■ Problem A
How many lines in the entries below contain the word "washer"? Reply with the number alone.

■ Excerpted text
I have a rssReader working fine on some rss feeds but I got one where I have some problems with special danish charaters - encoding I expect.
I see this encoding in the raw Http response form this url: http://www.sydvestjyllandsefterskole.dk/rss
Content-Type: text/xml; Charset=UTF-8
<?xml version="1.0" encoding="iso-8859-1" ?>
Have tried those 2 encodings and others but nothing seems to work.
I have made a unittest to show the problem and what I have tried: (NUnit)
public IEnumerable<TestCaseData> RssItemEncodingTestCases
{
get
{
yield return new TestCaseData("http://www.sydvestjyllandsefterskole.dk/rss", "Stort fremmøde til dejlig familiedag.", new ASCIIEncoding());
yield return new TestCaseData("http://www.sydvestjyllandsefterskole.dk/rss", "Stort fremmøde til dejlig familiedag.", new UTF8Encoding());
yield return new TestCaseData("http://www.sydvestjyllandsefterskole.dk/rss", "Stort fremmøde til dejlig familiedag.", new UnicodeEncoding());
yield return new TestCaseData("http://www.sydvestjyllandsefterskole.dk/rss", "Stort fremmøde til dejlig familiedag.", Encoding.GetEncoding("ISO-8859-1"));
}
}
[TestCaseSource("RssItemEncodingTestCases")]
public void TestEncoding(string url, string expectedToStartWith, Encoding encoding)
{
var description = Read(url, encoding);
Assert.That(description, Is.StringStarting(expectedToStartWith));
}
public string Read(string url, Encoding encoding = null)
{
var client = new WebClient();
if (encoding != null)
client.Encoding = encoding;
try
{
using (XmlReader reader = new XmlTextReader(client.OpenRead(url)))
{
while (reader.Read())
{
if (reader.IsStartElement() & reader.Name == "item")
{
while (reader.Read())
{
switch (reader.Name)
{
case "description":
return reader.ReadElementContentAsString();
}
if (reader.Name == "item" & reader.NodeType == XmlNodeType.EndElement)
break;
}
}
}
}
}
catch
{
}
return null;
}
Expected: String starting with "Stort fremmøde til dejlig familiedag." But was: "Stort fremmøde til dejlig familiedag.
Any idea how to get this decoded properly?
It got fixed by making them change the encoding of the RSS feed to utf-8:
<?xml version="1.0" encoding="utf-8" ?>

■ Records for this task
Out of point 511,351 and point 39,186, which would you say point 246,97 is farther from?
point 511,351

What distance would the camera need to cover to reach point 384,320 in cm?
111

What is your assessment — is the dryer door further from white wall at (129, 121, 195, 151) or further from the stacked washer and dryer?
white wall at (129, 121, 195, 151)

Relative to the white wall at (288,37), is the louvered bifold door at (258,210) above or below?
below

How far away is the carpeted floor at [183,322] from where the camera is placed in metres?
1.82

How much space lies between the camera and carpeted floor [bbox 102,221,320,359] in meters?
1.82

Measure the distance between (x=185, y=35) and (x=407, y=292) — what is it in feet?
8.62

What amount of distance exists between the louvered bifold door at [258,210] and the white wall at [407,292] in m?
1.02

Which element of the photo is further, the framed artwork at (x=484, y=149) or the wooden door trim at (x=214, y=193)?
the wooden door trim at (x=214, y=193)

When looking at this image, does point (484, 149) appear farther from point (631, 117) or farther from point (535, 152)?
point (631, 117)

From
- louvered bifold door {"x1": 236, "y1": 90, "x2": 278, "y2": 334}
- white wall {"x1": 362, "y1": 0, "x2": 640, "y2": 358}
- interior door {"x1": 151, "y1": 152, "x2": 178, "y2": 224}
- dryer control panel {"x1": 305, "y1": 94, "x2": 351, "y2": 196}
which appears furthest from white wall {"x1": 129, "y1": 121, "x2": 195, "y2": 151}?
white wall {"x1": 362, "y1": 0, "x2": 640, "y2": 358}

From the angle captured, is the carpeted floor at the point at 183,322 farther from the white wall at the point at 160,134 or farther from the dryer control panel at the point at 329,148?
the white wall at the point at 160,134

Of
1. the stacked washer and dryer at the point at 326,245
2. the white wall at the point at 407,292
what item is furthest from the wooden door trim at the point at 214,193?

■ Problem B
According to the RSS encoding thread, what fixed the problem with the Danish characters?

■ Output A
2

■ Output B
The RSS feed's encoding was changed to UTF-8.